Personally, I consider the WD Black drives to be about 10 or 100 times more reliable than Seagate.

Also, when you visit the WD website, get a copy of their Data LifeGuard software for analysis, formatting and sector alignment.  When I get my new drives, the first thing I do is run the Lifeguard software, do a quick check, then full check (full surface scan), then format using low-level format.  Takes about 2 hours, but it means that the entire disk surface is read & written to a couple times.  You'll find out fast if there is a problem.  At that point I consider the drive safe to format & use, either install an OS, use as data drive, or clone another drive to it.

If your computer has one Western Digital drive connected & detected, you can use both Acronis and Data LifeGuard on any other drive, regardless of manufacture.  A very nice bonus that can come in handy.  For example, I've cloned a Samsung drive to another Samsung drive using Acronis, just because a WD drive was detected somewhere on the system even though it had no involvement with the two Samsung drives.

When i perform the cloning of an OS drive, I reserve a small space at the very front of the drive, maybe ~8 or 10 GB.  I then run my cache on this partition (usually designated as the x: drive).  By placing it at the front of the drive, it is in the highest performance region and you get a small performance boost when your RAM needs to use the cache.  Also, because there is nothing else in this partition, the cache never fragments and is always operating at peak levels.

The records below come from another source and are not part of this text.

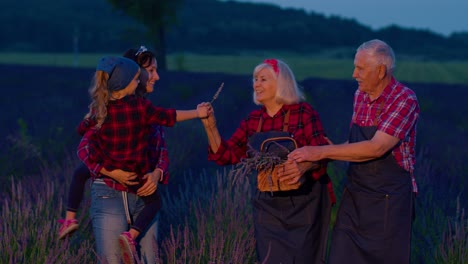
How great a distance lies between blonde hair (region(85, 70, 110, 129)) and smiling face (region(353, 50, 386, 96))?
4.14ft

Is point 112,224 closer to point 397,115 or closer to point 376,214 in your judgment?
point 376,214

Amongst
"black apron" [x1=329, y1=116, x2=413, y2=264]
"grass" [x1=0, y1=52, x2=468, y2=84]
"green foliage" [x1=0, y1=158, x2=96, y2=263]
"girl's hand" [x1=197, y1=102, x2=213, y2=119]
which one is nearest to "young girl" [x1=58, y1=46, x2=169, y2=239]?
"green foliage" [x1=0, y1=158, x2=96, y2=263]

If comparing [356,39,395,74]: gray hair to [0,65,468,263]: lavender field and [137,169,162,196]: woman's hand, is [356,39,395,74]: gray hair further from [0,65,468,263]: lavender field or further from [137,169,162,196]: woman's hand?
[137,169,162,196]: woman's hand

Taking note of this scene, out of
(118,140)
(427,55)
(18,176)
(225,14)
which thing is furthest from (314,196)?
(225,14)

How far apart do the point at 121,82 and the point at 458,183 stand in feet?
13.4

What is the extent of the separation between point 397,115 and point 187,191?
2290 millimetres

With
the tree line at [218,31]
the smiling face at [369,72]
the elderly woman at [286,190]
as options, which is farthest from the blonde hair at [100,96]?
the tree line at [218,31]

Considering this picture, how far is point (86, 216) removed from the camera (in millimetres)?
4938

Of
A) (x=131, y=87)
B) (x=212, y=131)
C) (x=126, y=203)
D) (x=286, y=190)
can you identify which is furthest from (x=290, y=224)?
(x=131, y=87)

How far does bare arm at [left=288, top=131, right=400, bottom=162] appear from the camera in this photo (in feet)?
12.2

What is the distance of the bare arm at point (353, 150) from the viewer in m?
3.71

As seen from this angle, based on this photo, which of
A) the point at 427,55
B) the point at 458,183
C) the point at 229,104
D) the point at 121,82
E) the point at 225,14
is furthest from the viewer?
the point at 225,14

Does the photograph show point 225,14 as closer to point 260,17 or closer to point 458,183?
point 260,17

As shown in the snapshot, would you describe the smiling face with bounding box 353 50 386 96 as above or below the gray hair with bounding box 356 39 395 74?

If/when you clone your Seagate drive to the WD drive, it will also largely defragment it near perfectly.  So, if you clone to the WD drive, try it, then decide its too noisy or something, clone it back to your Seagate drive to preserve any partition tweaks you've done and get it defragmented during the process.

Side note:  I have at least 8 WD drives, nearly all of them Black editions (two are older from before the color-coded era).  They are at least as quiet as any other drive I have ... virtually perfect silence unless I place my ear within a foot or two of the drive.  You should not have a noise problem.  Some people get a lot of excess drive read/write activity due to their configuration & what is happening on their drive.